Habiendo tanta chica linda y tanto copetudo amigo de invitar copichuelas, seria un necio si intentara retomar mi cita. El hippi me mira raro, además. No soy amigo de las biabas, mas bien  paso por pusilánime. Además no se le pega a un hombre en jardinerito.
 Lo que toca es plan B:. Empanadas, vino, convite, vino, empanadas, convite, baile. Como en un sueño veo la ronda. Una copetuda  - o copetudo? -  me invita, porque le resulto simpático, a visitar su barco. Le digo que si, con grandes carcajadas.

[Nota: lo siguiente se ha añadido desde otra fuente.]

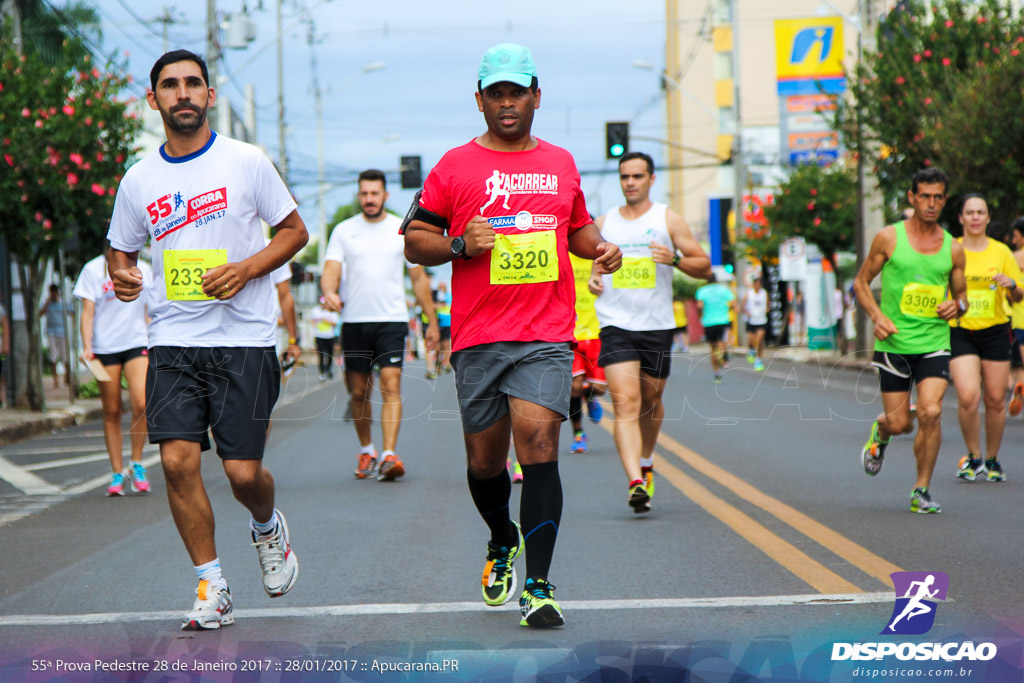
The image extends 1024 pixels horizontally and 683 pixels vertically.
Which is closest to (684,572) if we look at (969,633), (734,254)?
(969,633)

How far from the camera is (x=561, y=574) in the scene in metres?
6.20

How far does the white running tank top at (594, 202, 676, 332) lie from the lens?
830 cm

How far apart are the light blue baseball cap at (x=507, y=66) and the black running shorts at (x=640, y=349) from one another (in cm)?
334

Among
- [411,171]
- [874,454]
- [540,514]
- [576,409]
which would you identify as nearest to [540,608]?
[540,514]

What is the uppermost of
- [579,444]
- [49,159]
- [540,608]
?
[49,159]

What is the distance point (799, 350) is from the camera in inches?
1500

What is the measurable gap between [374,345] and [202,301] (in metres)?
5.00

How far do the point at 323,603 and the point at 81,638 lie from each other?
1039mm

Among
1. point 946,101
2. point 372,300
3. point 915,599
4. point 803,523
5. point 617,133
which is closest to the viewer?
point 915,599

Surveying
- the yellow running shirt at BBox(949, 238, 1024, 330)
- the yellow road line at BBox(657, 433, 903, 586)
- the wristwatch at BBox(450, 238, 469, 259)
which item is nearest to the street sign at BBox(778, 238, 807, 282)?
the yellow road line at BBox(657, 433, 903, 586)

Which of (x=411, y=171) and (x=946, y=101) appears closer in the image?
(x=946, y=101)

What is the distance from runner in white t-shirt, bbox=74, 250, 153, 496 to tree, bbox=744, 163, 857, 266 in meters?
28.3

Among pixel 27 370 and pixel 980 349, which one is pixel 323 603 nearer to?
pixel 980 349

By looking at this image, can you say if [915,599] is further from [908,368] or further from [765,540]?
[908,368]
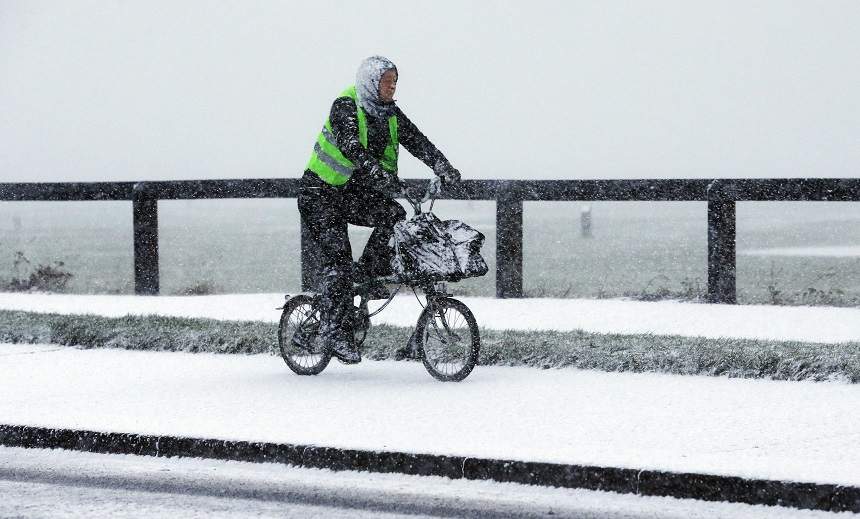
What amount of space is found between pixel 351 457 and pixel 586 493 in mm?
1216

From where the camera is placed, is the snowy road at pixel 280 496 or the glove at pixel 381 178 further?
the glove at pixel 381 178

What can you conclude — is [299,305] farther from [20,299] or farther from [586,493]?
[20,299]

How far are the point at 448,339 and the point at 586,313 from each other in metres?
4.71

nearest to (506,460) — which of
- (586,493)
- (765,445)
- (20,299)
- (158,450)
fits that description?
(586,493)

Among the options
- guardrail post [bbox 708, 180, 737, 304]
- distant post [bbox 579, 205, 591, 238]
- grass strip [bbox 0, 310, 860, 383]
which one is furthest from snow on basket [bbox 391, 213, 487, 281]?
distant post [bbox 579, 205, 591, 238]

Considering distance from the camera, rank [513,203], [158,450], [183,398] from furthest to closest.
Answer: [513,203], [183,398], [158,450]

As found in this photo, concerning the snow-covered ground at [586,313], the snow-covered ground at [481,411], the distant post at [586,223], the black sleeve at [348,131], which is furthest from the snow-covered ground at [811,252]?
the black sleeve at [348,131]

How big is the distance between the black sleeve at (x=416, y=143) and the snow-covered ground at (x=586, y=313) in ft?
12.4

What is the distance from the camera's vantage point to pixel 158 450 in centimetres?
771

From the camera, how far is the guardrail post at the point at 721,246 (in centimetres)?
1455

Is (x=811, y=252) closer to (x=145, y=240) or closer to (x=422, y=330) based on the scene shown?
(x=145, y=240)

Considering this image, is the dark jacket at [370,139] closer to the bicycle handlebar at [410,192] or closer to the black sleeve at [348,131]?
the black sleeve at [348,131]

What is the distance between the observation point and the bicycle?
9.52 metres

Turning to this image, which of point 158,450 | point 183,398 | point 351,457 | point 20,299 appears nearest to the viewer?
point 351,457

Entre la obra y la pastilla estoy fino en estos de las relaciones sociales. Las pibas me festejan en ronda. Estoy hecho un demonio, como dice la canción, nadie me para esta vez. Nueva vuelta de vino, vino, baile, empanadas, vino, caída.negrura.
Despierto en un lugar oscuro y en movimiento. Hay un mecer, pero no es mi cabeza. es real. En algún lugar del afuera hay conversaciones que no identifico.  Estaremos en el crucero de la copetuda. Me habré desmayado y me han dejado para que durmiera, pienso. Aunque el aroma dominante no es el del caviar y las risas no son de champan. Suenan mas bien a burla.  Salgo a la media luz de una madrugada extraña. En un barco oxidado. Afuera hay unos monchos moncholudos que me hacen señas con la cabeza. Vamos llegando a un puerto de bandera, islandesa?. Miro a los moncholudos pidiendo explicaciones y me muestran un papel en el que esta mi firma.  Por señas me explican que estoy contratado por cuatro meses para juntar higos.Gritan mucho y con grandes carcajadas una palabra extraña:  "murudo" "Murudo". Luego de un tiempo comprendo que en su jerga extranjera están gritandome Boludo. ¿Como paso esto, si yo solo quería ver una obra de teatro y convidar a las pibas mas cercanas con vino y empanadas?. Tio Romulo, Tio, Romulo!!!.Me vienen a buscar otra vez para trabajar. Auxilio!  manden plata!!!
Esmirna. Calle Radiccioiu.23- enero. 2014."

Aquí se corta el manuscrito de este tarambana de Larrapumpi. Hemos decidido reproducirlo tal y cual, habida cuenta del valor testimonial de la velada. Desde ya pedimos disculpas a los artistas, considerando nuestro deber y nuestra obligacion, en bienestar nuestro y de los lectores ver la obra pronto. Quien sabe si en Tarragona, donde estrena a principios de Marzo  o  aquí en Barcelona, a mediados de Marzo..
Mientras los mantendremos informados. garantizando que Larrapumbi no publicara jamás en nuestra pequeño pero querido blog. Teniendo en cuenta que pasara una larga temporada en el extranjero, para que espabile.